**Предложенный отрывок**
■ ■ ■ ■

Отчасти в статьях этого времени находит отражение кризис самого Чуковского,
ищущего путей – и, возможно, потому коллеги-критики единогласно твердят ему «сам
такой», едва только не поднося к его большому носу злорадное зеркало.
Его постоянно упрекали в субъективности, поверхностности, импрессионизме
(тогда еще этим словом можно было пользоваться как ругательным), отсутствии
четкой позиции, нежелании искать закономерности. В декабре 1907 года Блок в
статье «О современной критике» тоже заговорил о критике старой («предвзятой») и
новой («беспочвенной»), безоговорочно причисляя Корнея Ивановича к
«беспочвенной» и ставя ему в вину те самые грехи, в которых Чуковский упрекал
коллег – короткомыслие и мозаичность: «Вот у Чуковского есть тенденция –
ухватиться за „бланк" или за какую-нибудь одну мысль. Для него это хвост, за
который он вытащит всех писателей, потом бросит этот хвост и ухватится за
другой… Мне кажется, у самого г. Чуковского нет одной „длинной фанатической
мысли", и поэтому он всех тянет за разные хвосты и совсем не хочет постараться
объединить литературные явления, так или иначе найти двигательный нерв
современной литературы». Зинаида Гиппиус тремя годами позже писала: «Он в
светлые минуты видит свой нигилизм, понимает его последствия, он горько тоскует
о „точке зрения"». Коллеги видели в нем разве что стремление низвергать
авторитеты, оригинальничать во что бы то ни стало, припечатывать хлестким
словцом ради дешевой славы – таких примеров можно было бы набрать не одну
страницу. Конечно, современники могли судить о Чуковском-критике только по
разрозненным работам, тогда как в нашем распоряжении относительно полный корпус
текстов (хотя и не переизданный полностью), – и все-таки не оставляет
впечатление, что тогда его не хотели и не могли понять ни «старые», ни «новые».

■ ■ ■ ■

**Исходные данные**

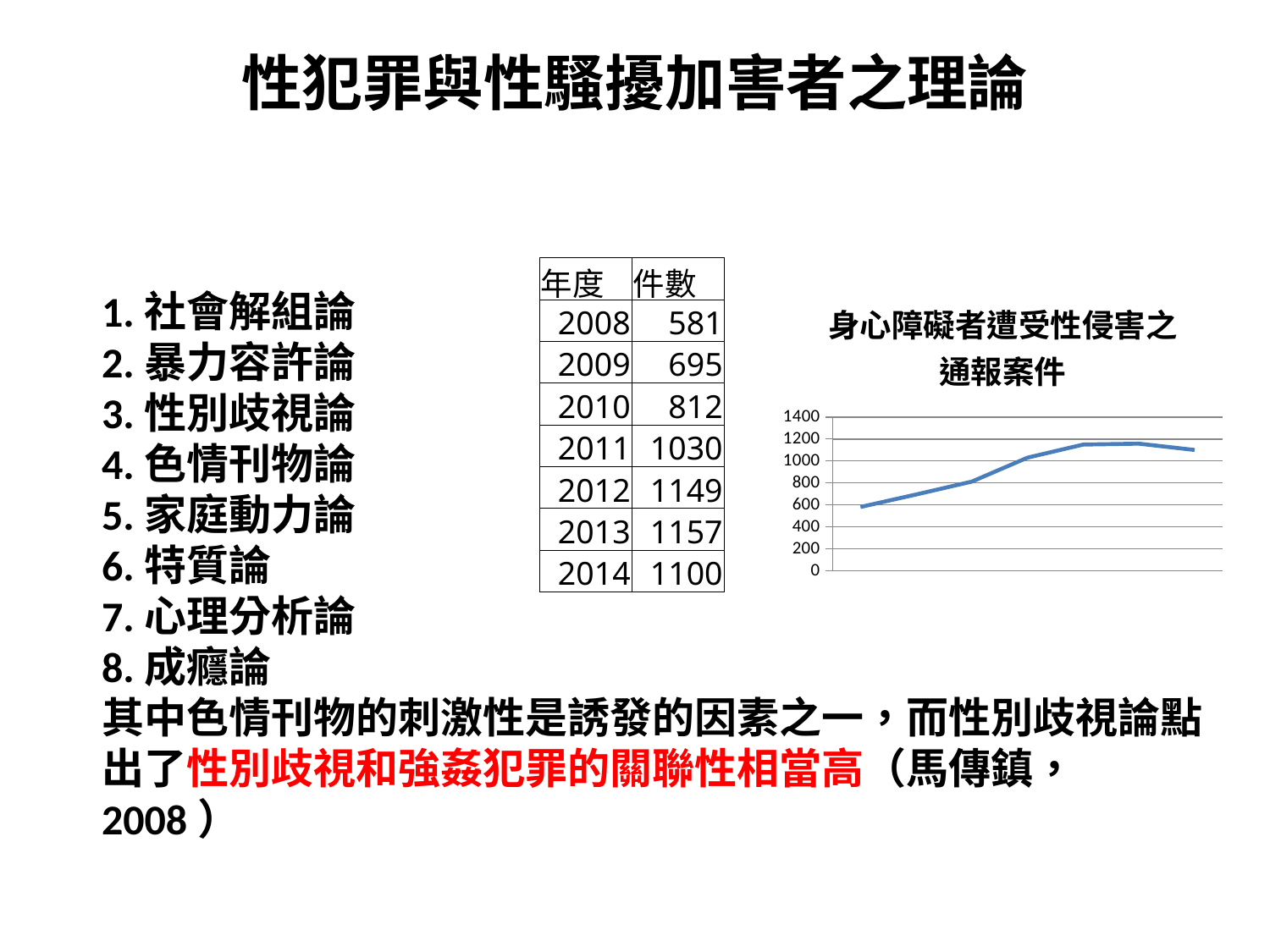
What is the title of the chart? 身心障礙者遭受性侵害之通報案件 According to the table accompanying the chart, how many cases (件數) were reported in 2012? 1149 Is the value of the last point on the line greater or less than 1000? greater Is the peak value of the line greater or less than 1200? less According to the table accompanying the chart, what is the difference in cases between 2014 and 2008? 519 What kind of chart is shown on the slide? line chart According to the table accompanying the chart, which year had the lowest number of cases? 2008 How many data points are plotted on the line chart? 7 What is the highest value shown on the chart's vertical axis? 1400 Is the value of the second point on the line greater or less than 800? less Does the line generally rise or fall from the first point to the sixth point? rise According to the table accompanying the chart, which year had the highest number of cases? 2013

■ ■ ■ ■

**Список заданий**
• a. Чем, согласно отрывку о Чуковском-критике, Блок объяснял то, что Чуковский «тянет всех за разные хвосты»? Ответьте в одном–трех предложениях.
• b. Перескажите отрывок о Чуковском-критике в двух предложениях.
• c. Продолжите, пожалуйста, отрывок о Чуковском-критике с того места, где он заканчивается.

**Ответы к заданиям**
• a. Блок объяснял это тем, что у самого Чуковского нет одной «длинной фанатической мысли». Поэтому Чуковский хватается то за одну мысль, то за другую и не старается объединить литературные явления и найти «двигательный нерв» современной литературы.

• b. Коллеги упрекали Чуковского в субъективности, поверхностности, импрессионизме и отсутствии четкой позиции: Блок причислил его к «беспочвенной» критике, а Гиппиус писала о его нигилизме. Современники судили о нем лишь по разрозненным работам, но все же остается впечатление, что его не хотели и не могли понять ни «старые», ни «новые».

• c.
Одни искали, достаточно ли у него бытие определяет сознание, другие обижались за
Андреева, Ремизова, Бальмонта: недооценил, обозвал, ему лишь бы гадость сказать,
лишь бы пустым парадоксом блеснуть… Странно даже, что почти никто не попытался
понять и оценить не такую уж сложную мысль Чуковского – он словно кричал в
пустоту.
Цену этим упрекам сейчас каждый может определить самостоятельно. Но ведь и
сам Чуковский часто задумывался о том же, тоскуя о позитивной программе,
направлении, о чем-нибудь, помимо всепоглощающего плюрализма, при котором и это
хорошо, и то хорошо, и поэты одновременно славят Бога и дьявола.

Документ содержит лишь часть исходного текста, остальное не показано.